• [Text passage]
⟨

Eta Cygni

Observation data Epoch J2000.0 Equinox J2000.0 (ICRS)
- Constellation: Cygnus
- Right ascension: 19^{h} 56^{m} 18.37184^{s}
- Declination: +35° 05′ 00.3224″
- Apparent magnitude (V): 3.889

Characteristics
- Evolutionary stage: red clump
- Spectral type: K0 III
- U−B color index: +0.881
- B−V color index: +1.035

Astrometry
- Radial velocity (R_{v}): −26.57±0.34 km/s
- Proper motion (μ): RA: −34.165 mas/yr Dec.: −28.393 mas/yr
- Parallax (π): 23.5482±0.1078 mas
- Distance: 138.5 ± 0.6 ly (42.5 ± 0.2 pc)
- Absolute magnitude (M_{V}): 0.74

Details
- Mass: 0.9±0.1 M_{☉}
- Radius: 10.43±0.05 R_{☉}
- Luminosity: 60 L_{☉}
- Surface gravity (log g): 2.36±0.08 cgs
- Temperature: 4,783±20 K
- Metallicity [Fe/H]: −0.02 dex
- Rotational velocity (v sin i): 2.2 km/s
- Other designations: Almighzal, η Cygni, 21 Cygni, BD+34 3798, HD 188947, HIP 98110, HR 7615, SAO 69116, TYC 2677-1816-1, IRAS 19544+3456

Database references
- SIMBAD: data

= Eta Cygni =

Star in the constellation Cygnus

Eta Cygni is a star in the northern constellation of Cygnus. It has the proper name Almighzal; Eta Cygni is its Bayer designation, which is Latinized from η Cygni and abbreviated Eta Cygni or η Cyg. This star visible to the naked eye with an apparent visual magnitude of 3.889. It lies along the main body of the constellation, about midway between Gamma Cygni and Albireo. Based upon an annual parallax shift of 23.55 mas, it is located at a distance of 138.5 ly from the Sun.

⟩

• [Provided information]
⟨

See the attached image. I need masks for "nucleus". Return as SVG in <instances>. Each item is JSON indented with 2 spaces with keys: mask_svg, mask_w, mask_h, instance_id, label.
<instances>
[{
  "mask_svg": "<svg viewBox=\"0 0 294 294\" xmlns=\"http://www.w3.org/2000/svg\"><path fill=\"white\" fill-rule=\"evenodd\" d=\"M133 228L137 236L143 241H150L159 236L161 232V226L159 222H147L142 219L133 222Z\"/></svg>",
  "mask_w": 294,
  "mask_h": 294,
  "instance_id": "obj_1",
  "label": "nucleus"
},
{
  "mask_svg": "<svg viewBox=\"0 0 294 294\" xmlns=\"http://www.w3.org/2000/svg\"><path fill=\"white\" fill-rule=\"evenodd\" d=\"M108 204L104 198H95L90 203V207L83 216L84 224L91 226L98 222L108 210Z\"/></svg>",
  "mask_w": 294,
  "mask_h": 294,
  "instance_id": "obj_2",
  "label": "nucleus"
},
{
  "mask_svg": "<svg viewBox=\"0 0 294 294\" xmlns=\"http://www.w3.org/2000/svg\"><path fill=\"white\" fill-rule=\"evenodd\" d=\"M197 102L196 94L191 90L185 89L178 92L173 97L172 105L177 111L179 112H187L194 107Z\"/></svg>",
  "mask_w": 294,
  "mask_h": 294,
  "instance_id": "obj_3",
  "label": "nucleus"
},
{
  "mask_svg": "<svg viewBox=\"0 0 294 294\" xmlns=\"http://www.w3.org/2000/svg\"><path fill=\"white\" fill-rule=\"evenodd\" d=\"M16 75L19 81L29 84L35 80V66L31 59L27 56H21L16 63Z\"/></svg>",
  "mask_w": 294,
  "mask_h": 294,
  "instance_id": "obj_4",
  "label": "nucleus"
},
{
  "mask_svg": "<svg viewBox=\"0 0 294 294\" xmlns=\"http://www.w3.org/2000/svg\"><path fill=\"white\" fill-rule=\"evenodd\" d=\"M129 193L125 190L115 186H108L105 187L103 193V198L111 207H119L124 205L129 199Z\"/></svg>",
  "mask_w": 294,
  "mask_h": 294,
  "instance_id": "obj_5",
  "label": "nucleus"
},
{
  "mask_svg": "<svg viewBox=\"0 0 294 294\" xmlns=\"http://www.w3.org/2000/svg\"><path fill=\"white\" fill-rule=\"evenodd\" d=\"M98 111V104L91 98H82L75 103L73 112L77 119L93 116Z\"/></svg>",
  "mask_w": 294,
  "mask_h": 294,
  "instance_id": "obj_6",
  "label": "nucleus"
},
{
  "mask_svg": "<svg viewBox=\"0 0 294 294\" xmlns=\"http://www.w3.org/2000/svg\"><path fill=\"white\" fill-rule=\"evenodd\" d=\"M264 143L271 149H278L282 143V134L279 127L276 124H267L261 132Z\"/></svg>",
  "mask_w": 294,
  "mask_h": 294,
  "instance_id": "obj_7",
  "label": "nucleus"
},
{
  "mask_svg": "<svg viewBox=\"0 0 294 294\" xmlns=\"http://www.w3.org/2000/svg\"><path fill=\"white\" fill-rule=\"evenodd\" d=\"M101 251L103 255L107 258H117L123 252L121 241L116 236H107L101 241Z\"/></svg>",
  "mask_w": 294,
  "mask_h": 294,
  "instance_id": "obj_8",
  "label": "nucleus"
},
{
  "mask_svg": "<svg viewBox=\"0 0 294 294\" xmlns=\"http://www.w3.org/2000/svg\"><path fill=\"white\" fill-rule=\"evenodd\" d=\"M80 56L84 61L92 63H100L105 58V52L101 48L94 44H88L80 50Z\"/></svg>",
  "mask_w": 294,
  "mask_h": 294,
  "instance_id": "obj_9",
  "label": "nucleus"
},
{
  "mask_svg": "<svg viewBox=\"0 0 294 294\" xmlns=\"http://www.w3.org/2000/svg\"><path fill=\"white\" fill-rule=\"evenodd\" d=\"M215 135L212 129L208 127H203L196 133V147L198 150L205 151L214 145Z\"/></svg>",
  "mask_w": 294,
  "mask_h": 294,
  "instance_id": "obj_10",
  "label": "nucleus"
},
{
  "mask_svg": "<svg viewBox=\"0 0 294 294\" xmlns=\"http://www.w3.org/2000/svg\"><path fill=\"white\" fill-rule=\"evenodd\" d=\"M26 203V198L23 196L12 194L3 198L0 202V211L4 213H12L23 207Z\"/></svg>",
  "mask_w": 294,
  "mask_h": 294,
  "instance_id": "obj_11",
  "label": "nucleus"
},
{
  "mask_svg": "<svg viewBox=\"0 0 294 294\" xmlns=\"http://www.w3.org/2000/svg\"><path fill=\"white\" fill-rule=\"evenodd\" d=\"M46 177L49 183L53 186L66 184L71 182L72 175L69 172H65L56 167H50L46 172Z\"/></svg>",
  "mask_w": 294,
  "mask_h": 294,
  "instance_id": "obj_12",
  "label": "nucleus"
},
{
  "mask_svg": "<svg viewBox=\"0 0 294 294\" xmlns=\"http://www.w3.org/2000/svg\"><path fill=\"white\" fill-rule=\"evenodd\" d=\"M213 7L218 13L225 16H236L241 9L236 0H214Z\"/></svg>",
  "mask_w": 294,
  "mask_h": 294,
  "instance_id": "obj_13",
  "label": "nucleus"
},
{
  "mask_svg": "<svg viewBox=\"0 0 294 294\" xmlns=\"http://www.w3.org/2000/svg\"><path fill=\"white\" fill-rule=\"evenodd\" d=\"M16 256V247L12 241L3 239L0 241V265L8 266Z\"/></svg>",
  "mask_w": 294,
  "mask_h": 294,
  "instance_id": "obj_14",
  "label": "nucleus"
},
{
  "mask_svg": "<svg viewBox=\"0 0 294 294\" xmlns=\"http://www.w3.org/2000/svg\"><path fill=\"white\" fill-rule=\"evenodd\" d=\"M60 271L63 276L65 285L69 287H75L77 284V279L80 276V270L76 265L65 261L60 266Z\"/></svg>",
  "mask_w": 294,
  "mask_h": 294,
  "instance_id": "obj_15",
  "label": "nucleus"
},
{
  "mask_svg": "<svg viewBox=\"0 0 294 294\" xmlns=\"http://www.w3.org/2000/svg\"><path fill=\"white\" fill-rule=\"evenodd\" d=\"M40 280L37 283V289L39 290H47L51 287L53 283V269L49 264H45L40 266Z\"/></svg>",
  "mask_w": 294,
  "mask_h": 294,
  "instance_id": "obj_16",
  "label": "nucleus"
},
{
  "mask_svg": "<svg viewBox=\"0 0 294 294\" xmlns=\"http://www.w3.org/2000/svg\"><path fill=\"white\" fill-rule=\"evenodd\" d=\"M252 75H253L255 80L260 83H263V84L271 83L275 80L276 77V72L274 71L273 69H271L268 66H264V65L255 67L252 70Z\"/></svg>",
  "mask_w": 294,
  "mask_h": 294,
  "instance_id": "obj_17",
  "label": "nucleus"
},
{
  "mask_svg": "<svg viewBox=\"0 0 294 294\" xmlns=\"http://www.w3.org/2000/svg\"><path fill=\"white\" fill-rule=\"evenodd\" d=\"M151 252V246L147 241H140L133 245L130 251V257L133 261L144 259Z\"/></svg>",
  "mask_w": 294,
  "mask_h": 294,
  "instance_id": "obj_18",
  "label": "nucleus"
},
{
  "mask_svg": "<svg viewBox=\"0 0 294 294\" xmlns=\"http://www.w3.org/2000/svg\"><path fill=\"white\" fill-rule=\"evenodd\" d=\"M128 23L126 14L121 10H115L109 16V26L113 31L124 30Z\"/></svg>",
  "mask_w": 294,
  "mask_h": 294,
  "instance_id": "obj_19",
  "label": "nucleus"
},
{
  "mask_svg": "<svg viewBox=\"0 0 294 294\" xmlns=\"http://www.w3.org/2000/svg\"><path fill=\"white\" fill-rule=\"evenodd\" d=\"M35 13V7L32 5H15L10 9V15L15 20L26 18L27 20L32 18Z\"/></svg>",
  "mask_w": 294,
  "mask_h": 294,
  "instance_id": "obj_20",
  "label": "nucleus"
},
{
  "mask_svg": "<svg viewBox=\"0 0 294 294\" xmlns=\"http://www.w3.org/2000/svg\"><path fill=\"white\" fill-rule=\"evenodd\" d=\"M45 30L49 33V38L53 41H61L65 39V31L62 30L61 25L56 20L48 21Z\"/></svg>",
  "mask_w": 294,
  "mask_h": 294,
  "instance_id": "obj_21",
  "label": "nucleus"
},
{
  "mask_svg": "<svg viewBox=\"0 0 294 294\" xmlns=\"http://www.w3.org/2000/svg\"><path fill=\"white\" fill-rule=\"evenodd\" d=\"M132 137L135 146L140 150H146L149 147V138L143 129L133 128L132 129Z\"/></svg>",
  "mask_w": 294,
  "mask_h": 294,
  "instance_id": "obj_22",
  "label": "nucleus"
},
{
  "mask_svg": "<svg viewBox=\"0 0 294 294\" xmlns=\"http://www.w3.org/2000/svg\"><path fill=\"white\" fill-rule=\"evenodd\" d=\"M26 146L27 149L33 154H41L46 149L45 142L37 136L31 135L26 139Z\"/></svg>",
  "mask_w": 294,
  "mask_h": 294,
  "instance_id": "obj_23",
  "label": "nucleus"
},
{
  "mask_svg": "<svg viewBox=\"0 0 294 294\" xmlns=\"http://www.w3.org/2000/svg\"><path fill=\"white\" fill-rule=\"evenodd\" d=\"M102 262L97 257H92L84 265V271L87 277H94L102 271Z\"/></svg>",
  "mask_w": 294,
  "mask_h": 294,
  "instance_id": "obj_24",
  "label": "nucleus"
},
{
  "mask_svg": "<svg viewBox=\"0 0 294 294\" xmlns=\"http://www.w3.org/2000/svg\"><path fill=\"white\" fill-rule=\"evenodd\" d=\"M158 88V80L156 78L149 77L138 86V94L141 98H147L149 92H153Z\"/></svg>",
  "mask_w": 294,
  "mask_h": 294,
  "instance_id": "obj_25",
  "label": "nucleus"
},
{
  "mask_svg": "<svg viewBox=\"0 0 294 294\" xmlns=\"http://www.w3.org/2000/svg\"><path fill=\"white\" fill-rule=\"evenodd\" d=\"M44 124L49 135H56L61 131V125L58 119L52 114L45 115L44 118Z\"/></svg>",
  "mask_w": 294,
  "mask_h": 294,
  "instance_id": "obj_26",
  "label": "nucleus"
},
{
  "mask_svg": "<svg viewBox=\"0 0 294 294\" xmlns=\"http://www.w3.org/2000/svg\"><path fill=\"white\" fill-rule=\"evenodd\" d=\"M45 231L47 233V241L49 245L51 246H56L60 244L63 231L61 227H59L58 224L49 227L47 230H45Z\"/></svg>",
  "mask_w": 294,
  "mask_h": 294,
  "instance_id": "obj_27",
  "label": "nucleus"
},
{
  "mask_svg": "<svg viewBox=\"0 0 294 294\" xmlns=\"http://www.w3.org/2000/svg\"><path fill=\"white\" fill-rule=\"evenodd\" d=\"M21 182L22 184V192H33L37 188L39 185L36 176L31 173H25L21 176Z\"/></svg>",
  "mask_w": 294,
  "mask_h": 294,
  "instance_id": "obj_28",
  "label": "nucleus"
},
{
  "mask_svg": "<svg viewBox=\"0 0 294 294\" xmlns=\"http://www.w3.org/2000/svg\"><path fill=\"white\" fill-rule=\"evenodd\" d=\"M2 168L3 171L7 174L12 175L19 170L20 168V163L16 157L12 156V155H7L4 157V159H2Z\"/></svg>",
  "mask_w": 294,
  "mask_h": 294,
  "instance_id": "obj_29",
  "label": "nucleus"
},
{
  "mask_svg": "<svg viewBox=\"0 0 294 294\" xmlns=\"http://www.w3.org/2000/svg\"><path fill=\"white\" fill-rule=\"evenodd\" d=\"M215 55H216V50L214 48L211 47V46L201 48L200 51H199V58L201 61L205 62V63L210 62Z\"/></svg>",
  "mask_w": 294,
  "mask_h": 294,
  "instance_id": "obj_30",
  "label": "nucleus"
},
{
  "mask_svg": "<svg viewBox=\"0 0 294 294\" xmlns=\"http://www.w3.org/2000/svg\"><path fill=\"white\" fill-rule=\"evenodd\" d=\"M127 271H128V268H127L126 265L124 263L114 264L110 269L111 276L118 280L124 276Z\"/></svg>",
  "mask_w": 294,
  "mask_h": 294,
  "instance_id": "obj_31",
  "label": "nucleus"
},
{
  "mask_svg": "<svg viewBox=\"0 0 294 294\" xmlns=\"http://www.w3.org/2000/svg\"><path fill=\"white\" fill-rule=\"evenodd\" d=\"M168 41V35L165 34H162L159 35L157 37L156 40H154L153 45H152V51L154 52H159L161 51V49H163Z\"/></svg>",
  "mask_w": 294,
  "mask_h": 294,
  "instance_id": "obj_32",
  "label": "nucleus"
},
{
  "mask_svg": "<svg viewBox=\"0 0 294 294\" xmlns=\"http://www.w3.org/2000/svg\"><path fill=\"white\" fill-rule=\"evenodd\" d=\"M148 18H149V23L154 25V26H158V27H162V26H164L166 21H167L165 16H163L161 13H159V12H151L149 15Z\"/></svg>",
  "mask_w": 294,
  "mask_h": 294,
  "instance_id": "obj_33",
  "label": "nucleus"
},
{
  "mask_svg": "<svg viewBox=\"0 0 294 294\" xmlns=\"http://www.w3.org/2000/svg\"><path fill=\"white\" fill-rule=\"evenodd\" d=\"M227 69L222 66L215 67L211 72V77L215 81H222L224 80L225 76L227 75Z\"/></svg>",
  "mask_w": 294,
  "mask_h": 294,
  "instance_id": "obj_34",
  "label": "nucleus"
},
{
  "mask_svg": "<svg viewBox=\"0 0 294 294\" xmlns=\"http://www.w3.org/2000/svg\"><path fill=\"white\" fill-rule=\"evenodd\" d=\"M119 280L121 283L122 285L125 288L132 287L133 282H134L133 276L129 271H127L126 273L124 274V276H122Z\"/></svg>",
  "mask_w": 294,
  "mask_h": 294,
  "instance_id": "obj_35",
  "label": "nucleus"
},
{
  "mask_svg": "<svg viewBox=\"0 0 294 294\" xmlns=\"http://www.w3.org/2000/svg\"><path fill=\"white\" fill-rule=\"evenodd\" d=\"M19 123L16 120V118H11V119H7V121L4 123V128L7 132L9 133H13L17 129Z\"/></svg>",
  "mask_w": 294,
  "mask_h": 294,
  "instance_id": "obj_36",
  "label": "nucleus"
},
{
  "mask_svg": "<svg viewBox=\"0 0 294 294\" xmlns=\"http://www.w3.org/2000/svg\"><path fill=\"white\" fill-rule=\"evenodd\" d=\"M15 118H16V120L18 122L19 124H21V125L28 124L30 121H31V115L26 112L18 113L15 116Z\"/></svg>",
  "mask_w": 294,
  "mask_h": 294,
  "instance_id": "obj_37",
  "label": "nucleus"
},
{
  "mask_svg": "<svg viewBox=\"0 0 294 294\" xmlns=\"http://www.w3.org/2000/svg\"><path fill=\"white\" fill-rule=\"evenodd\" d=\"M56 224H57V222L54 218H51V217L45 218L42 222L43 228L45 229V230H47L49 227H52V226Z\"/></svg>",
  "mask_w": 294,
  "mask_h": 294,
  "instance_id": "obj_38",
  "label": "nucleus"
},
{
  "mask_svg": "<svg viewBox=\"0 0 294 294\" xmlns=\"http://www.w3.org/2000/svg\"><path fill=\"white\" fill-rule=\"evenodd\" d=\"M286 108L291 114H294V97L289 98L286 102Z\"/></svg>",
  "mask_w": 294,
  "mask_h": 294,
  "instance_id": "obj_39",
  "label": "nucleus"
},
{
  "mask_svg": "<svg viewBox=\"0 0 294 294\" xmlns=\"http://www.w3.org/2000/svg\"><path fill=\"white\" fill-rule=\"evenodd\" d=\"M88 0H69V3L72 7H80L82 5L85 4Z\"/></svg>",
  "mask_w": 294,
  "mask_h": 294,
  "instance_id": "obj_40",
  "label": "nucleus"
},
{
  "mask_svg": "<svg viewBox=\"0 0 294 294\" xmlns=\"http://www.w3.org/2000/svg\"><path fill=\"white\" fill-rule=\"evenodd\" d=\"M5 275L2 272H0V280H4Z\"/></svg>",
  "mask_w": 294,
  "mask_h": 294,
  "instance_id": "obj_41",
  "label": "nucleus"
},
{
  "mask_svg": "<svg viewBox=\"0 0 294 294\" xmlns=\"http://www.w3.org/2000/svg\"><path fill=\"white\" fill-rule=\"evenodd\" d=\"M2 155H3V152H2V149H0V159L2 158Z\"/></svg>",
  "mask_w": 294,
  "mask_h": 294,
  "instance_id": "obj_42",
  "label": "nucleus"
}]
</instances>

⟩

• [Tasks and exercises]
**a)** Reproduce the Eta Cygni text word for word from "Characteristics" to "(42.5 ± 0.2 pc)".
**b)** Pick up the Eta Cygni article after its final sentence and continue it.

• [Your responses]
**a)**
Characteristics
- Evolutionary stage: red clump
- Spectral type: K0 III
- U−B color index: +0.881
- B−V color index: +1.035

Astrometry
- Radial velocity (R_{v}): −26.57±0.34 km/s
- Proper motion (μ): RA: −34.165 mas/yr Dec.: −28.393 mas/yr
- Parallax (π): 23.5482±0.1078 mas
- Distance: 138.5 ± 0.6 ly (42.5 ± 0.2 pc)

**b)**
This is an evolved red clump giant star with a stellar classification of K0 III. It is presently on the horizontal branch and is generating energy through the nuclear fusion of helium at its core. The star has about 0.9 times the mass of the Sun and has expanded to 10 time the Sun's radius. It radiates 60 times the solar luminosity from its outer atmosphere at an effective temperature of 4,780 K.

Eta Cygni has five visual companions, of which only component B appears to be physically associated. This magnitude 12.0 star lies at an angular separation of 7.80 arc seconds along a position angle of 206°, as of 2007.

Al-Mighzal (المِغْزَل), the Wool Spindle, is an Arabic name for the "Northern Cross" of Cygnus, used in oral tradition in Saudi Arabia. The IAU Working Group on Star Names adopted the name Almighzal for this star on 16 July 2026.